While the networks of interdependence are on an ever-expanding spree, everyday besides the economics even the political and social networks too keep on spreading out encompassing more and more people, and triggering changes in social, political and economic patterns and hierarchies. The pyramidal institutions that had a centralized authority with all power accumulated in it, are steadily giving way to horizontal networks held together through communication and decentralized initiative of countless individuals and organizations. Humanity, in the words of American anthropologist William Ury, is weaving a “boundaryless web” — something that Marshall McLuhan had predicted over half-a-century ago.

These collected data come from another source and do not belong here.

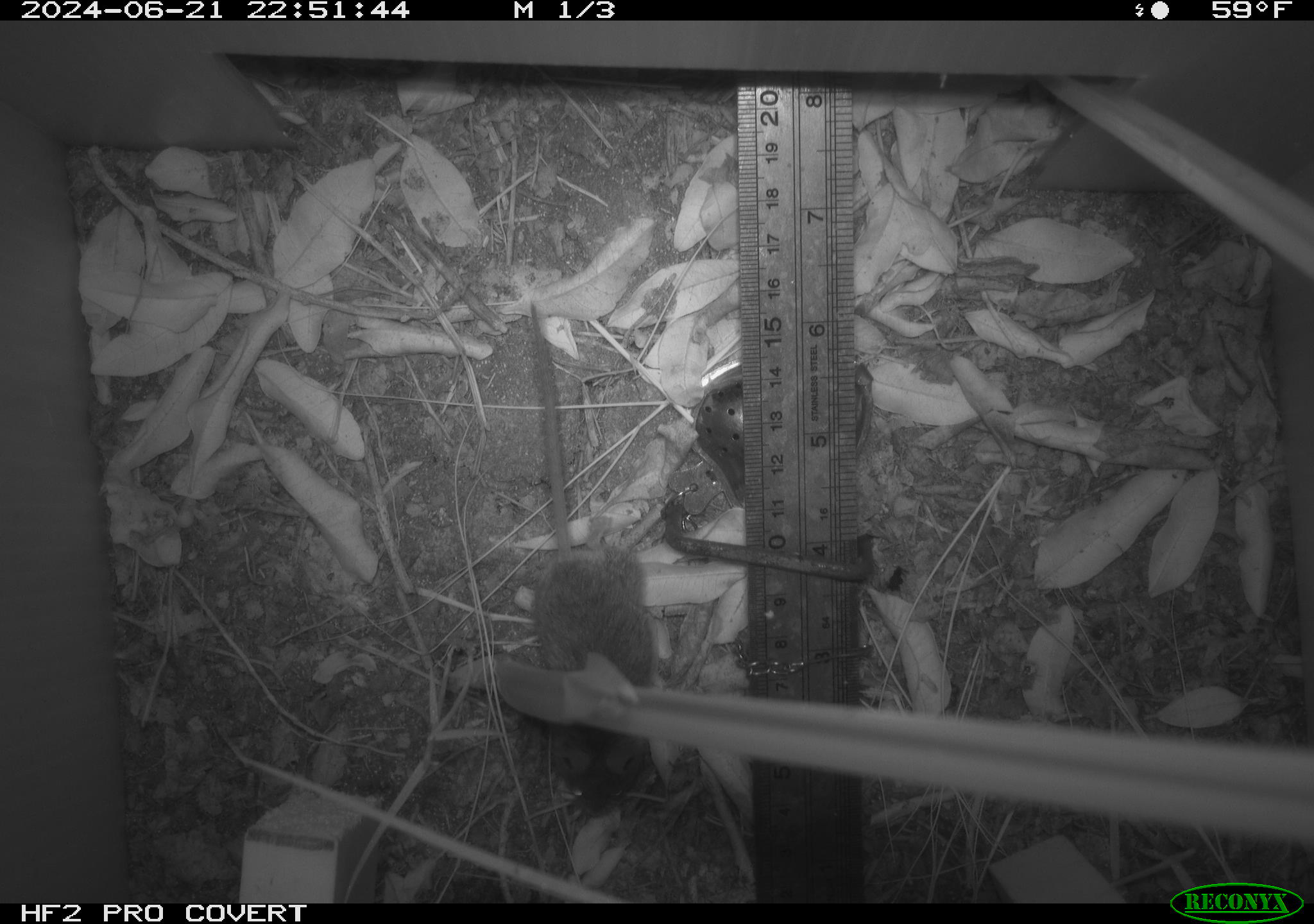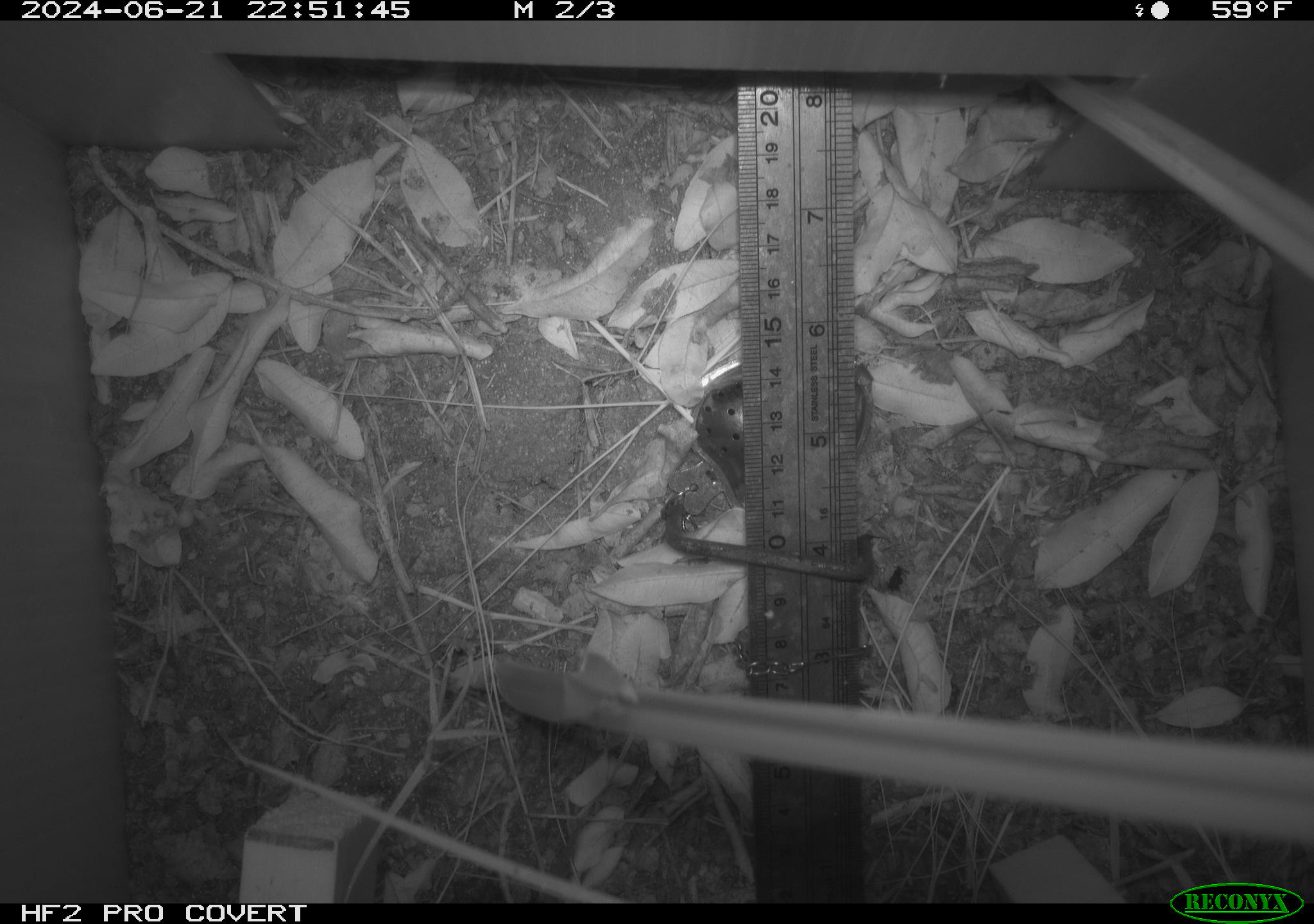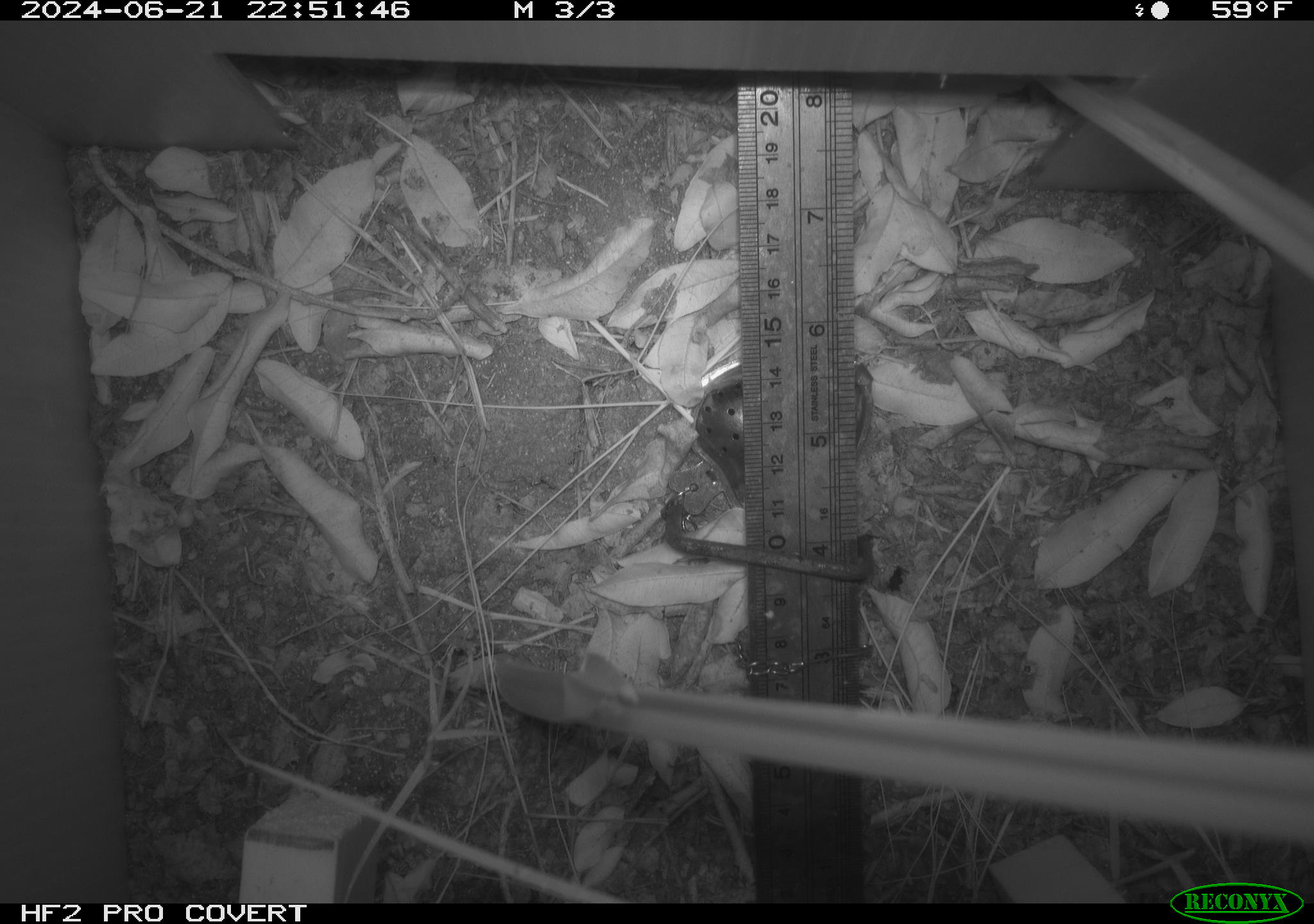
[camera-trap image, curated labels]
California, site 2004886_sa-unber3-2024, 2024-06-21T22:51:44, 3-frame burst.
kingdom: Animalia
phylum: Chordata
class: Mammalia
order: Rodentia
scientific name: Rodentia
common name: mouse species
Mouse species (Rodentia).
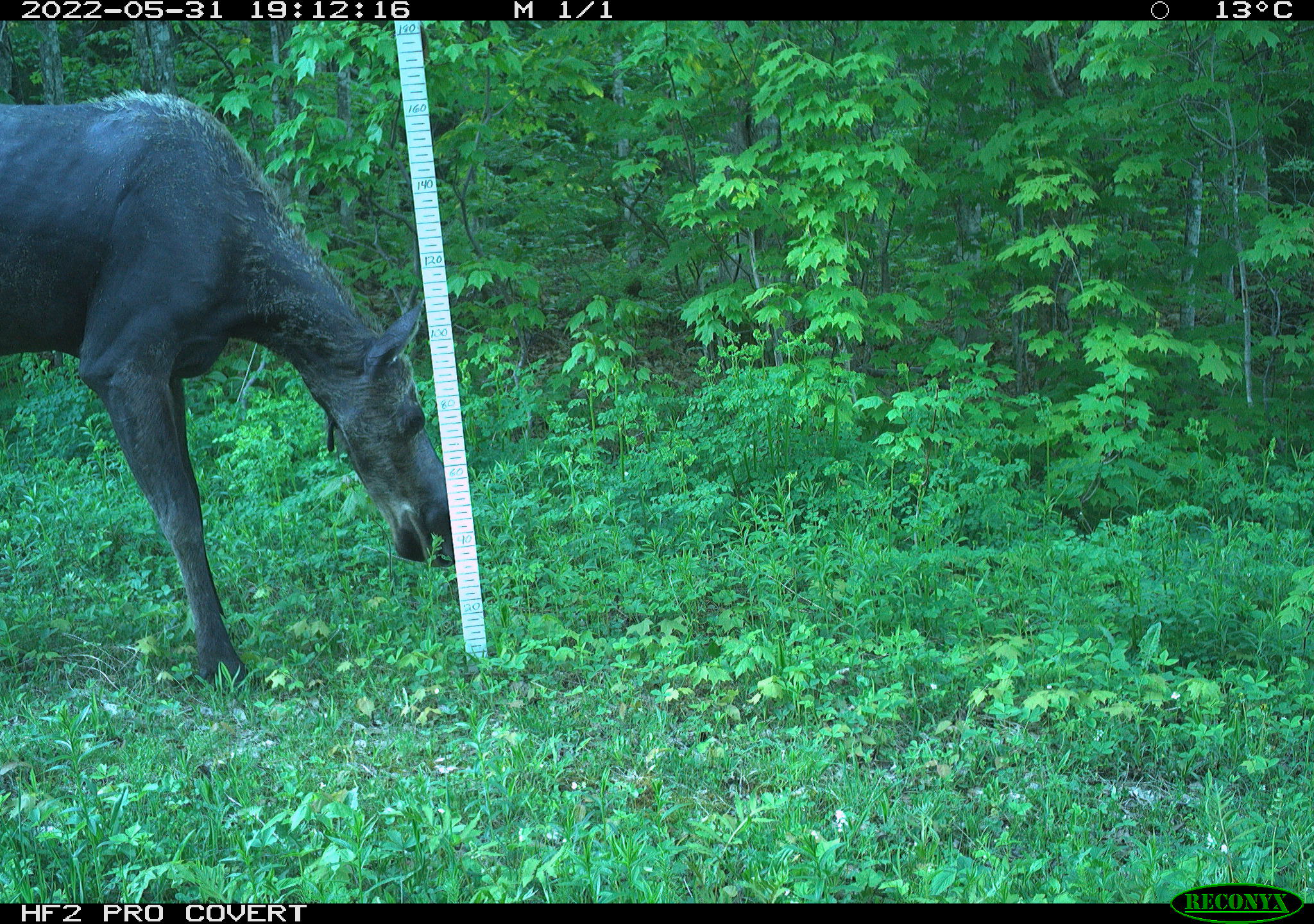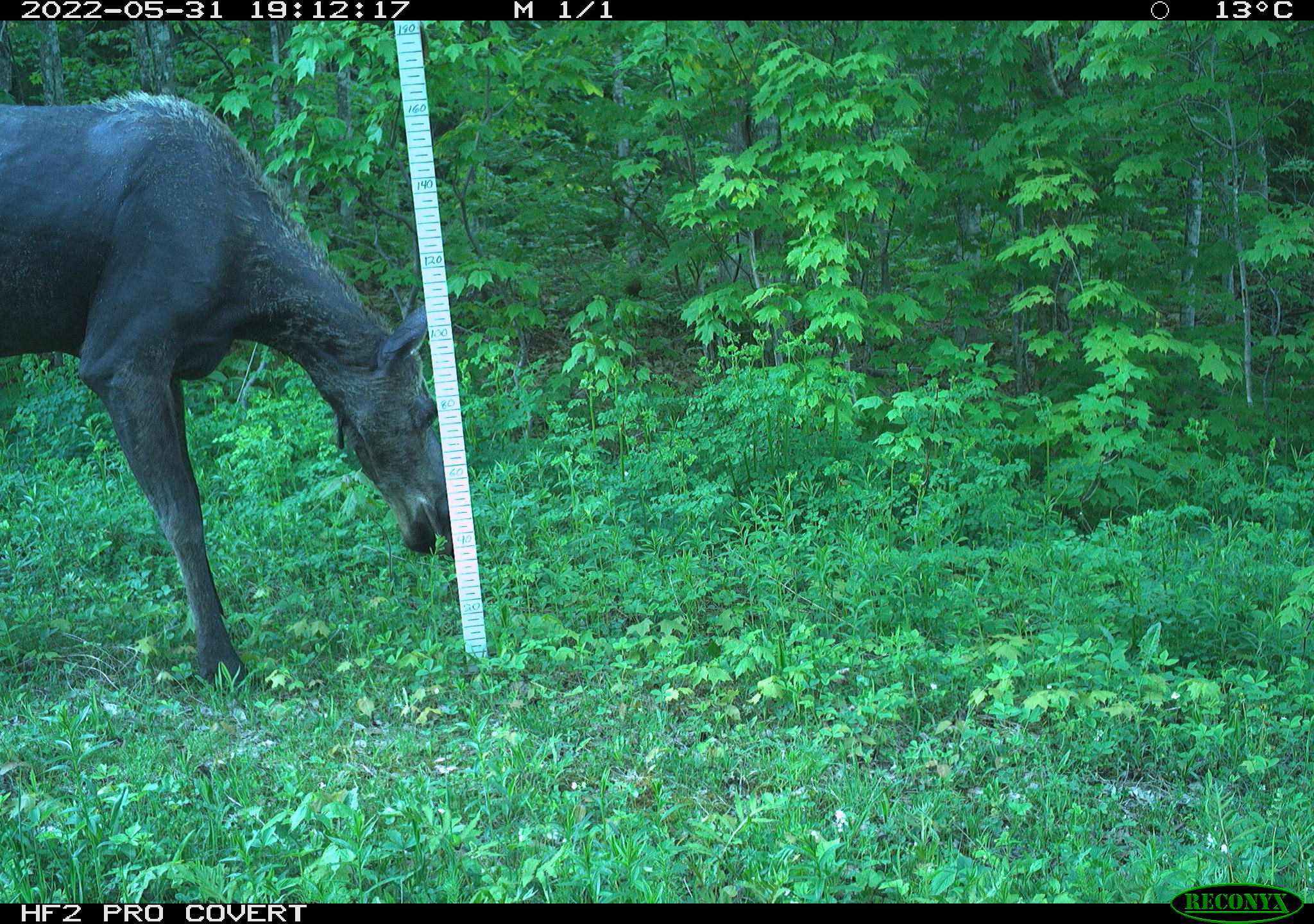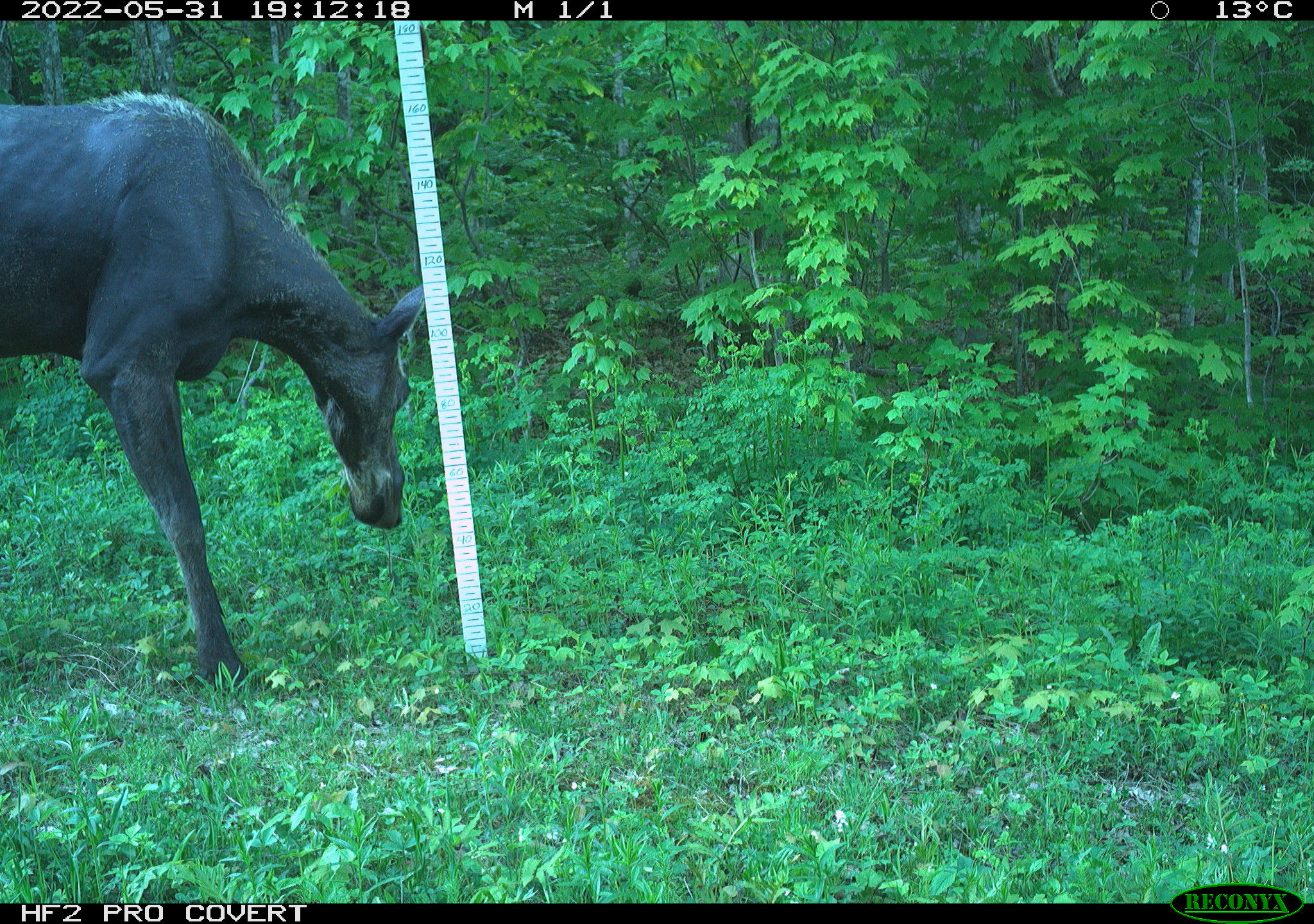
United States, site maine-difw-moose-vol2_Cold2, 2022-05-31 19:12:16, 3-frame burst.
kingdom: Animalia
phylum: Chordata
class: Mammalia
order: Artiodactyla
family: Cervidae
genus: Alces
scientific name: Alces alces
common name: moose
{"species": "moose (Alces alces)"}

Indeed it is the fallout of this growing interdependence that world has seen emergence of various forms of political associations that cut across the physical and geographical as well as ideological boundaries. Europe, a collection of warring states at the start of the twentieth century, saw itself confederated into European Union at the century’s end.  NAFTA in North America, Mercosur in South America, ASEAN in Southeast Asia represent other regional efforts to integrate.

SAARC in South Asia too is a similar initiative, however, unfortunately Indo-Pak hostilities have held the future of this regional grouping hostage. Unlike other groups, SAARC countries, India and Pakistan in particular, are far from being integrated. They are yet to evolve ways and means to negotiate through the trust deficit plaguing their relationships. There are issues about boundaries in land and in sea, there are problems of water sharing and to cap it all there is the dispute over Kashmir. In the absence of sincerity of purpose to resolve these issues, entire region remains ever-volatile, always a potential flashpoint of a catastrophic war, leave aside being economically and politically an integrated association.

And indeed the childish vanity and narcissism has been at open display each time the SAARC Summit is round the corner because India has some issues with Pakistan. What is really intriguing is that they are not ready to talk when they should actually have been talking to iron out their differences. When will these two countries grow up?